Can't we see the world is suffering?
In my previous body of work, the main topic centered on a negotiation of the labor inherent to the African American experience, constructed through my own lens as an African American Artist. This work was created to speak towards a labor that extends beyond the physical realm, manifesting in the tribulations of perpetually exhaustive circumstances and conditions that Blackness continues to endure.
In the interval between then and the current direction of this practice, I began to become curios about why it is that Black people are conditioned to suffer this way? What makes the suffering we have endured so unique? What do we even know about one who suffers? Hell, what do we know about suffering itself? These questions pile up and take me to a place of child-like curiosity, not only because the answers are among the vast world of experience, but that each and every person in society has to navigate them at some point in our life-long development. No one is exempt from negotiating with the presence of suffering, arguably every human encounters it. That last body of work is a testament to this same idea, it is in this newest work that i attempt to give suffering a name and start to question what it is actually doing to us. I see suffering imbedded in so much of contemporary society, to the point that many of us are seemingly desensitized to it or simply refuse to acknowledge it. What kind of world are we left with, when we refuse to address the perverted power that suffering permits?
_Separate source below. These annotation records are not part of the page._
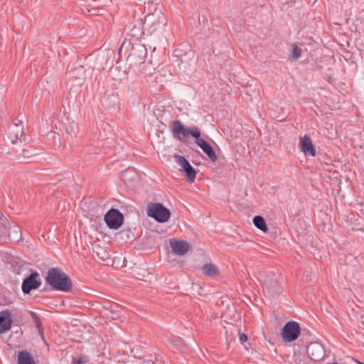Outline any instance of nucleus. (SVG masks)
Wrapping results in <instances>:
<instances>
[{
    "mask_svg": "<svg viewBox=\"0 0 364 364\" xmlns=\"http://www.w3.org/2000/svg\"><path fill=\"white\" fill-rule=\"evenodd\" d=\"M132 43V49L127 60L132 67L139 65L144 70L146 67L149 66V63L146 62L144 60L147 55V50L144 44L139 41V37L133 38Z\"/></svg>",
    "mask_w": 364,
    "mask_h": 364,
    "instance_id": "obj_3",
    "label": "nucleus"
},
{
    "mask_svg": "<svg viewBox=\"0 0 364 364\" xmlns=\"http://www.w3.org/2000/svg\"><path fill=\"white\" fill-rule=\"evenodd\" d=\"M22 122H15L8 129V136L11 139V143L15 144L18 141H25L26 137L22 129Z\"/></svg>",
    "mask_w": 364,
    "mask_h": 364,
    "instance_id": "obj_11",
    "label": "nucleus"
},
{
    "mask_svg": "<svg viewBox=\"0 0 364 364\" xmlns=\"http://www.w3.org/2000/svg\"><path fill=\"white\" fill-rule=\"evenodd\" d=\"M361 325L360 326V328L364 329V316H361Z\"/></svg>",
    "mask_w": 364,
    "mask_h": 364,
    "instance_id": "obj_30",
    "label": "nucleus"
},
{
    "mask_svg": "<svg viewBox=\"0 0 364 364\" xmlns=\"http://www.w3.org/2000/svg\"><path fill=\"white\" fill-rule=\"evenodd\" d=\"M18 364H36V362L31 353L23 350L18 354Z\"/></svg>",
    "mask_w": 364,
    "mask_h": 364,
    "instance_id": "obj_18",
    "label": "nucleus"
},
{
    "mask_svg": "<svg viewBox=\"0 0 364 364\" xmlns=\"http://www.w3.org/2000/svg\"><path fill=\"white\" fill-rule=\"evenodd\" d=\"M175 158L178 165L181 166L180 171H183L190 183L195 181L196 171L190 164L188 161L183 156L176 155Z\"/></svg>",
    "mask_w": 364,
    "mask_h": 364,
    "instance_id": "obj_10",
    "label": "nucleus"
},
{
    "mask_svg": "<svg viewBox=\"0 0 364 364\" xmlns=\"http://www.w3.org/2000/svg\"><path fill=\"white\" fill-rule=\"evenodd\" d=\"M202 273L208 277H215L220 275V269L213 263H205L201 268Z\"/></svg>",
    "mask_w": 364,
    "mask_h": 364,
    "instance_id": "obj_17",
    "label": "nucleus"
},
{
    "mask_svg": "<svg viewBox=\"0 0 364 364\" xmlns=\"http://www.w3.org/2000/svg\"><path fill=\"white\" fill-rule=\"evenodd\" d=\"M196 143L208 156L210 161L213 162L217 161L218 157L215 151L209 143H208L205 139L200 138V136L196 139Z\"/></svg>",
    "mask_w": 364,
    "mask_h": 364,
    "instance_id": "obj_14",
    "label": "nucleus"
},
{
    "mask_svg": "<svg viewBox=\"0 0 364 364\" xmlns=\"http://www.w3.org/2000/svg\"><path fill=\"white\" fill-rule=\"evenodd\" d=\"M90 361L89 356L86 355H81L78 358H73L72 364H85Z\"/></svg>",
    "mask_w": 364,
    "mask_h": 364,
    "instance_id": "obj_24",
    "label": "nucleus"
},
{
    "mask_svg": "<svg viewBox=\"0 0 364 364\" xmlns=\"http://www.w3.org/2000/svg\"><path fill=\"white\" fill-rule=\"evenodd\" d=\"M29 314L31 316V318H32V321L35 323L37 329L38 330L39 333H43V328L41 327V320L38 316V314L32 311L29 312Z\"/></svg>",
    "mask_w": 364,
    "mask_h": 364,
    "instance_id": "obj_22",
    "label": "nucleus"
},
{
    "mask_svg": "<svg viewBox=\"0 0 364 364\" xmlns=\"http://www.w3.org/2000/svg\"><path fill=\"white\" fill-rule=\"evenodd\" d=\"M13 319L11 312L6 309L0 311V333H4L11 328Z\"/></svg>",
    "mask_w": 364,
    "mask_h": 364,
    "instance_id": "obj_13",
    "label": "nucleus"
},
{
    "mask_svg": "<svg viewBox=\"0 0 364 364\" xmlns=\"http://www.w3.org/2000/svg\"><path fill=\"white\" fill-rule=\"evenodd\" d=\"M262 276L264 290L271 296H278L282 291L281 285L282 276L278 272H269Z\"/></svg>",
    "mask_w": 364,
    "mask_h": 364,
    "instance_id": "obj_4",
    "label": "nucleus"
},
{
    "mask_svg": "<svg viewBox=\"0 0 364 364\" xmlns=\"http://www.w3.org/2000/svg\"><path fill=\"white\" fill-rule=\"evenodd\" d=\"M66 132L68 134H69L71 136H75L77 134L76 130L74 129V127L71 124H70L68 127H66Z\"/></svg>",
    "mask_w": 364,
    "mask_h": 364,
    "instance_id": "obj_27",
Sitting in front of a blank canvas as i write this statement, offers a near perfect reflection of the place i find myself currently with my artistic practice. Open to infinite intuitions and impulses, along with the necessary skill to carry out whichever vision of possibility i so choose. Yet, I sit here in an unceasing contemplation, which also feels somehow relevant to my professional pursuits at this time (in training to become some sort of artist-philosopher). There resides a reluctance to expose my work to the world at large in fear of futility, combined with a skepticism toward my "Desire” of being a "conduit for conversation"— something that I’ve characterized myself as before— lurking within the recesses of my psyche. Despite my hesitations, the focus of my life remains on trying (often without promise) to channel an orientation with the world that affirms ways of working through the suffering inherent in it. A truly imperfect quest, that may only ever amount to a singular negotiation of the way suffering can exist, that only rings authentically for those who come to experience it in similar modes. Nonetheless, the intention behind the work at this time is to acknowledge the presence of suffering in the world, in hopes that collections of humans will come together at some place and time where we are capable of minimizing its power.